I've been following the news about the Senate's border deal today with alternating anxiety and anger. While Captain Ed doesn't think the bill is all that bad, Hugh Hewitt (subject link) says that the deal would cut the border fence promised in last year's bill in half. That is completely unacceptable.
Although the bill is not yet published -- RedState is concerned that will not happen until after the vote -- the fear seems to be that any employer enforcement or border security provisions have been severely diluted. I am reserving final judgment until we definitively hear what's in the bill, but this evening I'm feeling sold out by both the President and the Republican members of Congress who support this bill.
National Review says "No to Bush-Kennedy." (What is it that causes the President to continue to make bad legislative deals with Ted Kennedy -- a man who obviously loathes the President?)
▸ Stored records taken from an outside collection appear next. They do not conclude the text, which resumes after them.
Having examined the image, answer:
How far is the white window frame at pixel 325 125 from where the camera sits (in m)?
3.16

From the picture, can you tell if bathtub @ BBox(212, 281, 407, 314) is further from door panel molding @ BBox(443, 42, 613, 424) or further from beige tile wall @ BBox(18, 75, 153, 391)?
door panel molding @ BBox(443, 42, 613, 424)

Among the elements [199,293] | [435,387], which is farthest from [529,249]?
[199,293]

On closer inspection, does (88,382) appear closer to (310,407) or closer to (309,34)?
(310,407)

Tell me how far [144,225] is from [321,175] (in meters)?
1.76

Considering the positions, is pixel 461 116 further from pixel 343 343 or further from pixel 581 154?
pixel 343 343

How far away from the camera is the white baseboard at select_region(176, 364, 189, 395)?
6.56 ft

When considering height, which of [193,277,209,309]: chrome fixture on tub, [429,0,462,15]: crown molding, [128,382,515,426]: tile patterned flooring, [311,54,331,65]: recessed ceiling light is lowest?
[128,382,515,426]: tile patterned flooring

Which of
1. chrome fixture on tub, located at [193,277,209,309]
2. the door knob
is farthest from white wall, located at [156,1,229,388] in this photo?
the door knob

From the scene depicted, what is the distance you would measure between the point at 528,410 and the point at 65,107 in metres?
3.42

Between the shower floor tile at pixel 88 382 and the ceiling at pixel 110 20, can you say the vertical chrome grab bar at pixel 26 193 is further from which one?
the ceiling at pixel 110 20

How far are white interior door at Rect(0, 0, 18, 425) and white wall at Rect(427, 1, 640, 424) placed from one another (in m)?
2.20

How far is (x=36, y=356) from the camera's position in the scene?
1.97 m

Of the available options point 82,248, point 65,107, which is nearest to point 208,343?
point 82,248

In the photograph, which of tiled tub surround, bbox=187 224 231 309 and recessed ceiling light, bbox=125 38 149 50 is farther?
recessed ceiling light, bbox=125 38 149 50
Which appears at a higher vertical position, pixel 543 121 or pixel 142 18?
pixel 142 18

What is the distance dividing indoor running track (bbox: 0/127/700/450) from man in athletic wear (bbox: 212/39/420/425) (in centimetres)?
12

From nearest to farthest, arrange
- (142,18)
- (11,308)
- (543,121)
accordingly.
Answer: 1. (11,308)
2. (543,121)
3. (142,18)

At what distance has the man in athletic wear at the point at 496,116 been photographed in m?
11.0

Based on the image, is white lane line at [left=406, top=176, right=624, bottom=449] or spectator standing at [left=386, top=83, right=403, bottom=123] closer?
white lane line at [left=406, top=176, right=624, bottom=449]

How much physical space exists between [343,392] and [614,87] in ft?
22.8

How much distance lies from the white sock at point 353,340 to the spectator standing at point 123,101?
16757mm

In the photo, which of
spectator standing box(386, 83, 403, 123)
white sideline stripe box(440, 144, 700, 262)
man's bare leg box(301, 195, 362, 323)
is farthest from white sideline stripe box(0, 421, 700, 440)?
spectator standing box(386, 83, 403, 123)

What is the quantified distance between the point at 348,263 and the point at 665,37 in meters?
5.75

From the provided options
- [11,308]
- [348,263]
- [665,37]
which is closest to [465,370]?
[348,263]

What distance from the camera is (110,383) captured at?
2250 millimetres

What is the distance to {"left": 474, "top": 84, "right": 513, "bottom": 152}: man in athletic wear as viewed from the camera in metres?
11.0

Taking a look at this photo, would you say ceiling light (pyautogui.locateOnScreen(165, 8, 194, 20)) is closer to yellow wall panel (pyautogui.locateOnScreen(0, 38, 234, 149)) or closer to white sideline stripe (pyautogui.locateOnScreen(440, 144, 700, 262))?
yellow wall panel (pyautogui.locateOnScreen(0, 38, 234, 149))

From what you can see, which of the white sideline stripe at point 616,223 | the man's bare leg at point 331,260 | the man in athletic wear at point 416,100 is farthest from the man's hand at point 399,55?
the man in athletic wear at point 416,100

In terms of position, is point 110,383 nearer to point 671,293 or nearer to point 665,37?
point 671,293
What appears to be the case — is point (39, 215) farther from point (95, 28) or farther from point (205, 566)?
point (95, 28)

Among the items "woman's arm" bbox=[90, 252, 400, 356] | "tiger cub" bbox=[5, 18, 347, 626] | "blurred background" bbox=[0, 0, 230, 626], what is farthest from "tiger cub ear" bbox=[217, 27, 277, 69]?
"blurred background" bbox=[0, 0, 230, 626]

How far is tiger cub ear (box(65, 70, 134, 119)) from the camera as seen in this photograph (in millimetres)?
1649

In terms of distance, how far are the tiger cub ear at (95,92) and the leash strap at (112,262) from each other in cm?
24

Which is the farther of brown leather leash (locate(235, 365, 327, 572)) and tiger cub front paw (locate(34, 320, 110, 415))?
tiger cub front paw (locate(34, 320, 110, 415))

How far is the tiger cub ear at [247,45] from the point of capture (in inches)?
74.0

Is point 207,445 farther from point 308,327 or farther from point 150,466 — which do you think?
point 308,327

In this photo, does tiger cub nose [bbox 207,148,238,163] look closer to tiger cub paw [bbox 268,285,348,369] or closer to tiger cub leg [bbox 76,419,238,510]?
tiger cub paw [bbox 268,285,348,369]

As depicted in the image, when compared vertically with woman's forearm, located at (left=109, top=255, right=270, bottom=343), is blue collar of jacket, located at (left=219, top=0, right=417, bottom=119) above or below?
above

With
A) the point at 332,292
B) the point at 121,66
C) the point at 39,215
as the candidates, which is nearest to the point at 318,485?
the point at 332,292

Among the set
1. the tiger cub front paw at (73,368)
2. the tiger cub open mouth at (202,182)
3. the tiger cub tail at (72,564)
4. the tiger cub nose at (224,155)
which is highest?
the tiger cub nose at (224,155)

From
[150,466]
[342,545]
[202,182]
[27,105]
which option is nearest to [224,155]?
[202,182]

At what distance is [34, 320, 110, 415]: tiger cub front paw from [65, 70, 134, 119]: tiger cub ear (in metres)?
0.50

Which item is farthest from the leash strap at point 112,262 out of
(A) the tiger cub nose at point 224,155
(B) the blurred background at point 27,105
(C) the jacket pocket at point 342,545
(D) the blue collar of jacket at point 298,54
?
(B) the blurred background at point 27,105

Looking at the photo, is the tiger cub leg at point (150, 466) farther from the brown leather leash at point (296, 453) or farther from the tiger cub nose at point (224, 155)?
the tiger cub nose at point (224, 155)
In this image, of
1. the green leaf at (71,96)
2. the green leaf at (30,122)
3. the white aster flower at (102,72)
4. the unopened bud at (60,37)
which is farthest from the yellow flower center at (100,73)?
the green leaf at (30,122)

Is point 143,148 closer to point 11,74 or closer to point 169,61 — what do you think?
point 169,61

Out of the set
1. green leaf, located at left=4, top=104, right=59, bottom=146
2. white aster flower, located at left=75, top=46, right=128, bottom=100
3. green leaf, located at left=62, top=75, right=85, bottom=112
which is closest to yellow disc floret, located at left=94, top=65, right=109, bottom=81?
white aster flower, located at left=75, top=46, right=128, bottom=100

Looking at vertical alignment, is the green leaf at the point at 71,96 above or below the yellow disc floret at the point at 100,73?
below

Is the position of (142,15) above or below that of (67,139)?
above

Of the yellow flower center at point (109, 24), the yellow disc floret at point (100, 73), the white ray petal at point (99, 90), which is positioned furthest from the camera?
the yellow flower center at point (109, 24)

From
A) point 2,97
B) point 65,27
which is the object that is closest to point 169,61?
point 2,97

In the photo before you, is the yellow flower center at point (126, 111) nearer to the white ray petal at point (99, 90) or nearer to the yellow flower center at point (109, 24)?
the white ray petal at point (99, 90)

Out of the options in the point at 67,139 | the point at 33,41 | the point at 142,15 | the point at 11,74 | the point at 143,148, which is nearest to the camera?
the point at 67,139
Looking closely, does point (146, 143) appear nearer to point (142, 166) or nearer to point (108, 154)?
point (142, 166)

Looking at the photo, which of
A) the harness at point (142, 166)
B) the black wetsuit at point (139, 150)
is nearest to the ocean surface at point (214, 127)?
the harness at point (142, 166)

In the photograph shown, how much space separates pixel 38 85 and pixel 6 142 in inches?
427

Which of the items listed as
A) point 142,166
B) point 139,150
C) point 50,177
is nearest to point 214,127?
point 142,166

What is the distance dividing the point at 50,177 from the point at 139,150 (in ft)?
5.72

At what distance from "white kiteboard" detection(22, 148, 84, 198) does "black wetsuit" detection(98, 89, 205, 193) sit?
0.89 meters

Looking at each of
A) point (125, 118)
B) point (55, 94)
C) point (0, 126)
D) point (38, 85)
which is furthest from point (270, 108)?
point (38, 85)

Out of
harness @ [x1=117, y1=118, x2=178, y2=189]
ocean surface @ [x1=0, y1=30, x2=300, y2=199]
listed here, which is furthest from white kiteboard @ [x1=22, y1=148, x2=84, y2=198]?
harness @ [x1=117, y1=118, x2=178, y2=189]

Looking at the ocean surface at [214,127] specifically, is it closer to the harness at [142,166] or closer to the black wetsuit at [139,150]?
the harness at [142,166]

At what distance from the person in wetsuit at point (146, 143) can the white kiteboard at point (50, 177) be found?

From National Review: "Bush-Kennedy includes some enforcement 'triggers' that increase resources at the border and establish an employment-verification program before amnesty or the new temporary-worker program can take effect. But there is no requirement that these measures be proved effective before the full implementation of Kennedy’s wish list, and the reform does not include critical provisions to prevent identity theft and the use of fraudulent documents. Granting amnesty to millions of illegal aliens without first securing the border and ensuring a reliable system of workplace enforcement invites millions of others to follow their example in the hope of being granted amnesty during the inevitable next round of immigration reform."
More from NRO: "As bad as the status quo on immigration policy is, it is preferable to this bill. Recent improvements in border security have apparently reduced the number of illegal crossings, and well-publicized raids on workplaces can be expected to have a chilling effect on employers who are in violation of immigration laws. But we suspect that this increased enforcement was largely designed to win passage for amnesty and a guest-worker program, and will end once this goal is achieved."
I'll never understand how a President who is otherwise so strong on national security is so oblivious to the threats posed by open borders and illegal immigrants. Did we learn nothing from the recent plot against Fort Dix by a terrorist group including illegal immigrants?
Fred Thompson and Mitt Romney have spoken strongly against the bill. Rudy Giuliani issued a more ambivalent statement.
John McCain strongly supports the bill and is pleased to take some of the credit. As usual, he disdains those who don't agree with him -- if he likes a bill, it's "bipartisan," and the rest of us should just live with it, in McCain's eyes. I believe I can safely say any chance of McCain winning the Republican nomination, if there was a chance, is now finished. The lone bright spot where the Senate Cave-In is concerned? Scott Johnson of Power Line, who had had an open mind on McCain's candidacy, says today "I'm opting for Anybody But McCain."
Michelle Malkin has links and more links.